O debate sobre a equiparação de facções criminosas, como o Comando Vermelho (CV) e o Primeiro Comando da Capital (PCC), ao terrorismo expõe uma ferida aberta no Brasil: a dificuldade — ou a falta de vontade — do atual governo em combater o crime organizado na raiz.
A desculpa do "viés político" e a realidade das ruas
A narrativa oficial, defendida pelo Secretário Nacional de Segurança Pública, é de que essas facções não podem ser chamadas de terroristas porque não possuem motivação política, religiosa ou étnica. Aqui, parece que "falta uma pecinha" na análise governamental. Como dizer que o Comando Vermelho não tem viés político quando o próprio nome carrega uma herança do socialismo e quando a influência dessas organizações sobre o processo eleitoral e o controle de territórios é um fato verificável?
O terrorismo, na prática, é o uso do medo e da violência para atingir fins específicos. Quando uma facção para uma cidade, incendeia ônibus e executa cidadãos para pressionar o Estado, ela está praticando atos de terror. Negar isso é ignorar a realidade que o brasileiro vive na pele todos os dias.
O medo das sanções e a proteção oculta
Um dos pontos mais reveladores da resistência governamental é o temor de "soberania". Membros do governo e figuras como Gleisi Hoffmann alegam que a classificação de terrorismo daria margem para intervenções estrangeiras ou sanções que deixariam o Brasil "vulnerável".
Mas vamos raciocinar: por que o governo teme que empresas e bancos que fazem negócios com o crime organizado sejam sancionados? Se o objetivo é asfixiar financeiramente essas organizações, a cooperação internacional e o bloqueio de ativos são ferramentas poderosas e bem-vindas. O medo do governo parece ser outro: o de que a luz do sol bata em parcerias e conexões que preferem as sombras. Quando se argumenta que combater o tráfico "pune a economia", admite-se, implicitamente, que o crime se tornou um pilar econômico que este governo não quer derrubar.
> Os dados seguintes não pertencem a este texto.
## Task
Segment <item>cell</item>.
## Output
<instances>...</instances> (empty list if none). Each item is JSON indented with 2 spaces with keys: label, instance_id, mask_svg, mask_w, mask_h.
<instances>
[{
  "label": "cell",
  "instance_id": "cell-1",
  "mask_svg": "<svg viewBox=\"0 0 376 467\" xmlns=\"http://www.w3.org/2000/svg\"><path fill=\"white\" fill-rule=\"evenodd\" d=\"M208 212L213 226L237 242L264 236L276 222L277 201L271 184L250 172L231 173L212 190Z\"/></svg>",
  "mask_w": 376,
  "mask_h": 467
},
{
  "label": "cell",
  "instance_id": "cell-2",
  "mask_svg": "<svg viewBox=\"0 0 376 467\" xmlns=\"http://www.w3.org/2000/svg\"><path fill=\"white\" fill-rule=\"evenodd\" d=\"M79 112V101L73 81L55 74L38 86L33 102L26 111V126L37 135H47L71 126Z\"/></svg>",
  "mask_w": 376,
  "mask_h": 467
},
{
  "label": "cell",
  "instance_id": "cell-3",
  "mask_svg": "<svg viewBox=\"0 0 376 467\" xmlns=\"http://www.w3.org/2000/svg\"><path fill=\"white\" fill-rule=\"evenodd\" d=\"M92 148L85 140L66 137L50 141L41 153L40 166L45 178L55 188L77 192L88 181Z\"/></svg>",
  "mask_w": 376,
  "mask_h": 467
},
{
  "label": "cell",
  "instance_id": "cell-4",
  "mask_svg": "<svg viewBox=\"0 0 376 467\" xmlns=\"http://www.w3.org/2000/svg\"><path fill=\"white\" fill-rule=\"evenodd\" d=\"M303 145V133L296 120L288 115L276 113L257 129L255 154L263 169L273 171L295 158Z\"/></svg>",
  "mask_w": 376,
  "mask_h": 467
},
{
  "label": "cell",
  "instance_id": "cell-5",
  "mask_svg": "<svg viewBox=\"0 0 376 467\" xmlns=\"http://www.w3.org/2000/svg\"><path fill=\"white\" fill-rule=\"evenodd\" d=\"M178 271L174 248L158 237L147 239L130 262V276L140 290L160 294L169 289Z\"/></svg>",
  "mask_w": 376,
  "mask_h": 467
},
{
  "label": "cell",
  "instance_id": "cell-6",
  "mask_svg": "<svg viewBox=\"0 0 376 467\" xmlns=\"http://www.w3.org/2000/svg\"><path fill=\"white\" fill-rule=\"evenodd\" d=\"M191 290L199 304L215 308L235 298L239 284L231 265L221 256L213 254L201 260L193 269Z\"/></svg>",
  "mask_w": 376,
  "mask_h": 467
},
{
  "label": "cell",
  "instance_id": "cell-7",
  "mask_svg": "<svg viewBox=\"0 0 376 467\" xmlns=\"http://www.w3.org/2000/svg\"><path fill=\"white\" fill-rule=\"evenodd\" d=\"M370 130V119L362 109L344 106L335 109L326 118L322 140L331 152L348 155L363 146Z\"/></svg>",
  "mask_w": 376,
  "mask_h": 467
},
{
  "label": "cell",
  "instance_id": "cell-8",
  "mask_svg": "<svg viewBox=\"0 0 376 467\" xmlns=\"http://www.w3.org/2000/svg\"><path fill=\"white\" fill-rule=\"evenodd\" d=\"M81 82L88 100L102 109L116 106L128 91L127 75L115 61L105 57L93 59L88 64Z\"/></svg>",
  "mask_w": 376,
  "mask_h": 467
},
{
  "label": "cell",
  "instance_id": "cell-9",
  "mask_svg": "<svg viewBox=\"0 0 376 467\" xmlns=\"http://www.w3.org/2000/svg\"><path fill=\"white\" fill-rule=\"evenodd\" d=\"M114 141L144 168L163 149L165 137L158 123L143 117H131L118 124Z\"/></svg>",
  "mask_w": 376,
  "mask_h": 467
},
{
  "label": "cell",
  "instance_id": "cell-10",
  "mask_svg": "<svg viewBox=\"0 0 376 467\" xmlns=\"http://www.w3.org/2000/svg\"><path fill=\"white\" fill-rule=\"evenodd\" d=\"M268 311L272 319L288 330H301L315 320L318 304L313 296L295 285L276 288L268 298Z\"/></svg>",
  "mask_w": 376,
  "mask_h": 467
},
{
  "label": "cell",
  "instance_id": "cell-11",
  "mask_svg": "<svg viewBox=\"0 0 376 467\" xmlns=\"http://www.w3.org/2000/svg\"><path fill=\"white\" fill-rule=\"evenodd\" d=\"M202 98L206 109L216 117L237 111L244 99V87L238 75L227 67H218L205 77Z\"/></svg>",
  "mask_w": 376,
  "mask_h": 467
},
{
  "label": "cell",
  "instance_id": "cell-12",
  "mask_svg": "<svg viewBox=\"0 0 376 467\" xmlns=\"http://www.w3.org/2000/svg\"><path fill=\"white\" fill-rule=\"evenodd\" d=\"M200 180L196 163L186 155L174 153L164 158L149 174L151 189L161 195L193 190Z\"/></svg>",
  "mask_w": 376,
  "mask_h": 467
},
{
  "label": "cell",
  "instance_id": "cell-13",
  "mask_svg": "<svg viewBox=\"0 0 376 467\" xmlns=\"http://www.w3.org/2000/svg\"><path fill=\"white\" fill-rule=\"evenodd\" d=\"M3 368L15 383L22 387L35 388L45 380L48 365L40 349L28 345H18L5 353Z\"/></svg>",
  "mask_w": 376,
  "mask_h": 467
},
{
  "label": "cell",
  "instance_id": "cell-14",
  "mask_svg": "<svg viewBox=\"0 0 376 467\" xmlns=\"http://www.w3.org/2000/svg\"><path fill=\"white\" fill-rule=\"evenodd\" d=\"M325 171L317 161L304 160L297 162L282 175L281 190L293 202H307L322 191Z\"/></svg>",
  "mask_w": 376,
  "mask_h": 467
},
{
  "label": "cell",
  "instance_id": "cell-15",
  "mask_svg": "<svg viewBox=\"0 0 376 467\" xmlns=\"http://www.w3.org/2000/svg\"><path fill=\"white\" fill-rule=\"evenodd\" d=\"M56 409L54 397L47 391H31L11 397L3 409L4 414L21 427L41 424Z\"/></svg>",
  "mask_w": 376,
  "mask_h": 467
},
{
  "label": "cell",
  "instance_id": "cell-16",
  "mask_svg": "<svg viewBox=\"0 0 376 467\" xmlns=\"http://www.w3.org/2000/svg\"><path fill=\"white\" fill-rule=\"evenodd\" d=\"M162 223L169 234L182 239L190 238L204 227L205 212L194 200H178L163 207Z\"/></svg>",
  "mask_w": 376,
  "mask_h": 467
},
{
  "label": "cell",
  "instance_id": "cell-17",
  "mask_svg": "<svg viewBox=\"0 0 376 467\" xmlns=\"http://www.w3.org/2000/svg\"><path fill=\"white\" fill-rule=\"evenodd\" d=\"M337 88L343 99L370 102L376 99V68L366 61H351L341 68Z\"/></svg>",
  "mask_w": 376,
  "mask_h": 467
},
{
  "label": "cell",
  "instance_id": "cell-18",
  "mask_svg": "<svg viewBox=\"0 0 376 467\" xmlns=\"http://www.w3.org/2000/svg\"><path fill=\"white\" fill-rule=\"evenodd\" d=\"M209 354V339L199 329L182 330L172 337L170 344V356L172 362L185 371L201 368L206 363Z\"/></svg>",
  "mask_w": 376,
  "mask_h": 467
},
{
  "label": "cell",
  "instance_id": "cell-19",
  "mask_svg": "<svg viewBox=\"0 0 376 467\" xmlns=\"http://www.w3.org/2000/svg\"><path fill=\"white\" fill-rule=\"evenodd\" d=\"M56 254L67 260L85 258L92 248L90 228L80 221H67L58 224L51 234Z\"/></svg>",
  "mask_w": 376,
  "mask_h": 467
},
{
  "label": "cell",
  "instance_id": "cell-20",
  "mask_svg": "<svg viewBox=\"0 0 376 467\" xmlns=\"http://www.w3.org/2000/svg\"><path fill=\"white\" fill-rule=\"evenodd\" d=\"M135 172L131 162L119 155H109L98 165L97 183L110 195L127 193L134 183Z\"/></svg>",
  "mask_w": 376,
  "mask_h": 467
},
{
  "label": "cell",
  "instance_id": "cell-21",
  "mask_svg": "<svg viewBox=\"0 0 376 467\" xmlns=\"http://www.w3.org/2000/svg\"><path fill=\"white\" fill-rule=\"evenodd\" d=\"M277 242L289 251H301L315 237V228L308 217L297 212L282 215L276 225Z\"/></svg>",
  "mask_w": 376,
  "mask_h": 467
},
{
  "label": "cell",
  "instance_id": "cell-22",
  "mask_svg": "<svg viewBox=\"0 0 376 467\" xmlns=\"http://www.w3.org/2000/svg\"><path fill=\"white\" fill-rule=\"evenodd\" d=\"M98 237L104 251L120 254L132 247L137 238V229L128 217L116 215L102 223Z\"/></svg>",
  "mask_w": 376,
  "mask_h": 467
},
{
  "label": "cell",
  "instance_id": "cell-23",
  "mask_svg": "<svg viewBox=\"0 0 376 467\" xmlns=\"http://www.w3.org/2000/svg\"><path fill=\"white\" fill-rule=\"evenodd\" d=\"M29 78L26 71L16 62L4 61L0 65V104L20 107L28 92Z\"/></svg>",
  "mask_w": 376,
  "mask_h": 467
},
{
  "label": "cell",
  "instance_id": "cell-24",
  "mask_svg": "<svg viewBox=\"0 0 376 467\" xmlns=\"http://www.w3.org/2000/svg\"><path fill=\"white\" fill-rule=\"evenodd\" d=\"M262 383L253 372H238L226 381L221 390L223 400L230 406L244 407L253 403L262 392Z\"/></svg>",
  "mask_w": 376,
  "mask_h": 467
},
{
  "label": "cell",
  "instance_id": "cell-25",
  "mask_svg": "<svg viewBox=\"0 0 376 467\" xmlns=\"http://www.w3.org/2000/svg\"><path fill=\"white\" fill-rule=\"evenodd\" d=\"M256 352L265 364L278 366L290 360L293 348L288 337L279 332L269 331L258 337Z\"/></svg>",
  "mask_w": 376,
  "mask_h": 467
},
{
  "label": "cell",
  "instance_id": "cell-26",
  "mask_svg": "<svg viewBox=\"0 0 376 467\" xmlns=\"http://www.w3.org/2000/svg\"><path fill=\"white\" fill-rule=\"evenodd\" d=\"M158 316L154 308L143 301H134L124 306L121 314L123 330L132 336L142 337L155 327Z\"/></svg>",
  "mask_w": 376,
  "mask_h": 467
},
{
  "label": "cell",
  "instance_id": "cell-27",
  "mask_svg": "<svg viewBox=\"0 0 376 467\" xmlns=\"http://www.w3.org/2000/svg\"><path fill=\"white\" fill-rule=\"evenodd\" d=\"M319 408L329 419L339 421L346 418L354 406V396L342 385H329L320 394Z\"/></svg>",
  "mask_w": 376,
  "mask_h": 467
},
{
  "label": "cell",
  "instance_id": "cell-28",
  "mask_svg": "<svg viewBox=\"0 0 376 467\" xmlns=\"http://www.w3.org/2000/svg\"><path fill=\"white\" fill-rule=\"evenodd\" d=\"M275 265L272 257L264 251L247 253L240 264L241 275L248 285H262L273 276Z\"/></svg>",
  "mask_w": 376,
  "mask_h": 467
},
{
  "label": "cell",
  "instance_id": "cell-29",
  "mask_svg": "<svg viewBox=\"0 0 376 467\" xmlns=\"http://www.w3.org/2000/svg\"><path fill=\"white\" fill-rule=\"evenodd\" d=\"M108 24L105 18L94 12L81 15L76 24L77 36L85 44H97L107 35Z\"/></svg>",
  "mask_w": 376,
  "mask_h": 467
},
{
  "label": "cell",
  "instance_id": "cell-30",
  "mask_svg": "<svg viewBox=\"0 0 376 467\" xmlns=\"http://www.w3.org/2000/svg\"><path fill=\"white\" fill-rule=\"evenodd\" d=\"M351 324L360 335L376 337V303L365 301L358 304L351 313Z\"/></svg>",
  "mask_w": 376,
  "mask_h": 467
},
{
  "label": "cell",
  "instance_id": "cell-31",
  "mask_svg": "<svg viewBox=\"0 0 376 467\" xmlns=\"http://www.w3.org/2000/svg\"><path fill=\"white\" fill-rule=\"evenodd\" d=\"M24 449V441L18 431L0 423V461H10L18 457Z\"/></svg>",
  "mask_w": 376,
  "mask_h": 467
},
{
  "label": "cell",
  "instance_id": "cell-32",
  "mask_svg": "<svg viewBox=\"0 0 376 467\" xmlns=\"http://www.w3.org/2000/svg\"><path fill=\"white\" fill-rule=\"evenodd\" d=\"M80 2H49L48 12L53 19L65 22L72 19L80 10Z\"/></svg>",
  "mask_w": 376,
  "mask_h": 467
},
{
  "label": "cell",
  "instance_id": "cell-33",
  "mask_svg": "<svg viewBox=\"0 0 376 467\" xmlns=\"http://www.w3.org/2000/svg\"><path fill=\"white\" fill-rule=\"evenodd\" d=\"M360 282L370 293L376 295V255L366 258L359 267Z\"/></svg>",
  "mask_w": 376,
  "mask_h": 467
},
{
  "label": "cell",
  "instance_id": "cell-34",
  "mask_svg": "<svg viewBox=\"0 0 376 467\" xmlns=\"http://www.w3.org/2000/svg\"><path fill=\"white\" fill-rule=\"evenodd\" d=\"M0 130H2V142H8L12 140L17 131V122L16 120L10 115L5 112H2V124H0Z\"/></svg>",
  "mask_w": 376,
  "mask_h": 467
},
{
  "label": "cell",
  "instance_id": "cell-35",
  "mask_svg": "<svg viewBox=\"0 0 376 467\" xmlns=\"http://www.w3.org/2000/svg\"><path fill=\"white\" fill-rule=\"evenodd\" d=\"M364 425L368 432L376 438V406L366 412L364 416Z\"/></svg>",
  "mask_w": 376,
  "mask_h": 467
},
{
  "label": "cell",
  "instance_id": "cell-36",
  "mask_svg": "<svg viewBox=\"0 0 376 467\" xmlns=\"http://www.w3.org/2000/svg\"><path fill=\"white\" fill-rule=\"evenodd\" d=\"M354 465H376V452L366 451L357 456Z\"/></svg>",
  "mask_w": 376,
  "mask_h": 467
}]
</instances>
O papel do Judiciário: Intromissão e Poder
Nesse cenário, figuras do STF também entram em campo. Gilmar Mendes já se apressou em descartar o debate, criticando o que chama de "excesso de politização". É curioso ver um juiz se manifestar sobre uma lei que ainda está em discussão no Congresso. O papel do magistrado é julgar a lei depois de pronta, não tentar impedir que os representantes do povo legislem sobre a segurança pública.
Enquanto isso, Alexandre de Moraes adota uma postura mais ambígua, sugerindo que vai "estudar o assunto". Conhecendo o histórico de expansão de poder da nossa corte, fica o alerta: será que o interesse em uma lei antiterrorismo é realmente para combater o crime, ou para criar mais uma ferramenta de controle social e perseguição política sob o pretexto de "segurança nacional"?
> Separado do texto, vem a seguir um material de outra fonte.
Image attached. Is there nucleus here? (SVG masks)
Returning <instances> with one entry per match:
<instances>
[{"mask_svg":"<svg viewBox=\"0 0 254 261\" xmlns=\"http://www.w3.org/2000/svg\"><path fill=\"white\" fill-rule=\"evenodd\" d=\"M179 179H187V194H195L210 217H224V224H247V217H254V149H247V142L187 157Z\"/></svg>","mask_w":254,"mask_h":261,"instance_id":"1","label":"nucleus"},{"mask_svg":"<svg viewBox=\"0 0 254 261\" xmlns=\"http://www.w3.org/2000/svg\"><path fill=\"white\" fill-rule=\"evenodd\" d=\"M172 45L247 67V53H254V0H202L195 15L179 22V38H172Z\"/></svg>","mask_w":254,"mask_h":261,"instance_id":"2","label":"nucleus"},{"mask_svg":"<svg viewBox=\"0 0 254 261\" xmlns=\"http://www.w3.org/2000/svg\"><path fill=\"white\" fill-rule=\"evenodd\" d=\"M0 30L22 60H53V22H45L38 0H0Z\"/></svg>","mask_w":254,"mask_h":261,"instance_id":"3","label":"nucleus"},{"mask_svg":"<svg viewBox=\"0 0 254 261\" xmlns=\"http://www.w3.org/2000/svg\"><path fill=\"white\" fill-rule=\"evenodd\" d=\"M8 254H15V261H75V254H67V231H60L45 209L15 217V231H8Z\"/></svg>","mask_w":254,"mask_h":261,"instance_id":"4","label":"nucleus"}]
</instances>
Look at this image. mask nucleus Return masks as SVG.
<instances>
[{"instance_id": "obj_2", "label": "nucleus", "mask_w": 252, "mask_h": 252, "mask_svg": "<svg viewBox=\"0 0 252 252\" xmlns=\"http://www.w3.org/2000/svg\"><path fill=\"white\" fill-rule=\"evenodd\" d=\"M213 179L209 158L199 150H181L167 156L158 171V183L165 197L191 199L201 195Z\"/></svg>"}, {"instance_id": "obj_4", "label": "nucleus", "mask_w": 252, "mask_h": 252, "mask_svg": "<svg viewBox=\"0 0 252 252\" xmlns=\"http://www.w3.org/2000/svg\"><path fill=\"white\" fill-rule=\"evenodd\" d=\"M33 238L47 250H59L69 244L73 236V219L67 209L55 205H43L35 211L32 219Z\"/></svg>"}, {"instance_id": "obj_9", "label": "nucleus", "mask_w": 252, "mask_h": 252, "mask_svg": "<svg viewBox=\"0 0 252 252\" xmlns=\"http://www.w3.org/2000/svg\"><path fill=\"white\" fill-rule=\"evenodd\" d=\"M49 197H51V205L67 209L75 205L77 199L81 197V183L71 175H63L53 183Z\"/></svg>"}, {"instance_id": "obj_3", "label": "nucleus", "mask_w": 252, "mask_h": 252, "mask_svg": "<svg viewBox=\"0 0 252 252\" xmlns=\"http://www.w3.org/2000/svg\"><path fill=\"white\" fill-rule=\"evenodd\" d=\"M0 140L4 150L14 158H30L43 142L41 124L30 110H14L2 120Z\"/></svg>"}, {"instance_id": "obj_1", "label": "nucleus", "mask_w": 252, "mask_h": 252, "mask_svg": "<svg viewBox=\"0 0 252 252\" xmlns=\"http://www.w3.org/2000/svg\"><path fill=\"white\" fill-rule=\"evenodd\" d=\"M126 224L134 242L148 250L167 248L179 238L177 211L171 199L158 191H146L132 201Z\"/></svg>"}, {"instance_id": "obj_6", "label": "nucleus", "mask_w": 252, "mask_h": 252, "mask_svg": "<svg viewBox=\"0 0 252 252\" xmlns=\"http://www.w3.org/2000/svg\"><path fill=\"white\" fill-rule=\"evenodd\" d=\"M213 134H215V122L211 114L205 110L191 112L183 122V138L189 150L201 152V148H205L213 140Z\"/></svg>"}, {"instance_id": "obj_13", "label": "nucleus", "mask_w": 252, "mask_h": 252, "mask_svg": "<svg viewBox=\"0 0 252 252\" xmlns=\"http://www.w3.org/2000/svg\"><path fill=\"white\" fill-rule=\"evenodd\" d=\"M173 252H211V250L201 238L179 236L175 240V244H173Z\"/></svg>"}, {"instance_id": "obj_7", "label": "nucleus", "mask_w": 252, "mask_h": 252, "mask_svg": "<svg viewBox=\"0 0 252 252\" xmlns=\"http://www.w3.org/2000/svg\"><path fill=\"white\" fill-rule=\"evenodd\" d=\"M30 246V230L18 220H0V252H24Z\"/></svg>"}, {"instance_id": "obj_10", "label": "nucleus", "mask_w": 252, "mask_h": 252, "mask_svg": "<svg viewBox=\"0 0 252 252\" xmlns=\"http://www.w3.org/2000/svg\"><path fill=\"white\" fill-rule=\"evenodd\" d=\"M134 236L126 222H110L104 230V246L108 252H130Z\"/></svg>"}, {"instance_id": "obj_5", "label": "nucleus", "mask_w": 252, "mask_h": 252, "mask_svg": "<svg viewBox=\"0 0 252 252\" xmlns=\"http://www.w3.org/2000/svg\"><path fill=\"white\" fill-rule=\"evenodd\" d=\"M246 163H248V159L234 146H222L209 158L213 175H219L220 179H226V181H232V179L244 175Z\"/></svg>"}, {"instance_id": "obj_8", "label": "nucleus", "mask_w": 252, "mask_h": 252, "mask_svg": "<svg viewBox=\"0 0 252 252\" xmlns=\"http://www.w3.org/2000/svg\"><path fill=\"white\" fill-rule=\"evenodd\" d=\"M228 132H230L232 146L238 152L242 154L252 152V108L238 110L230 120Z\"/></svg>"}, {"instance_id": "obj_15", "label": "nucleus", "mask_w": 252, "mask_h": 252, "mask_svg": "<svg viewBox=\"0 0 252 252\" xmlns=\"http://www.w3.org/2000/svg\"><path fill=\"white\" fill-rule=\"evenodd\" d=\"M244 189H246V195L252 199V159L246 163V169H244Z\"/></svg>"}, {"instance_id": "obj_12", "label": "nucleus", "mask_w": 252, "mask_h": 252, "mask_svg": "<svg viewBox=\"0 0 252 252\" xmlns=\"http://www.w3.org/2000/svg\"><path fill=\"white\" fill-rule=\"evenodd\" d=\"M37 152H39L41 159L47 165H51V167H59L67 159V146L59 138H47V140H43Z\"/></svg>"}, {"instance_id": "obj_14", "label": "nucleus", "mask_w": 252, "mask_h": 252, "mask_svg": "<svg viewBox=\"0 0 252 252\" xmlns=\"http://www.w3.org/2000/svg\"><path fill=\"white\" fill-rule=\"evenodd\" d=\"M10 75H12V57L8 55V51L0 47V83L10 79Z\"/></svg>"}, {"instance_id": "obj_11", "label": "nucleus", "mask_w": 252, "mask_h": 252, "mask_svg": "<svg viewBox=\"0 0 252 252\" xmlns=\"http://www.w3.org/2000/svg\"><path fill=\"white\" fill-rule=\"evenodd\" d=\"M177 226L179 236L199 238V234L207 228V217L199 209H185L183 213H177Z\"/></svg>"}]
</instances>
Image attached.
A Solução: Ordem e Liberdade
A solução para a segurança pública não passa por proteger facções sob o manto de interpretações jurídicas frouxas. Precisamos de um Estado que exerça sua função primordial: garantir a ordem e a propriedade privada. Classificar essas facções como terroristas permitiria um aumento de penas e, mais importante, a asfixia financeira através de sanções internacionais. Se o Brasil não consegue resolver o problema sozinho — e os dados mostram que não consegue —, a ajuda externa para monitorar fluxos de dinheiro sujo não é perda de soberania, é inteligência estratégica.
Não podemos aceitar que a "economia do crime" seja usada como desculpa para a inércia. Um país próspero se constrói com livre iniciativa e segurança, não com "passapanismo" para criminosos. O brasileiro precisa acordar para o fato de que, enquanto o governo gasta energia tentando controlar o que você diz na internet, ele usa todas as forças para evitar que o verdadeiro terror seja chamado pelo nome.
É hora de parar de aceitar narrativas prontas e exigir que a lei sirva ao cidadão de bem, e não aos "amigos" do sistema. A segurança pública é o alicerce de uma nação livre. Sem ordem, não há progresso.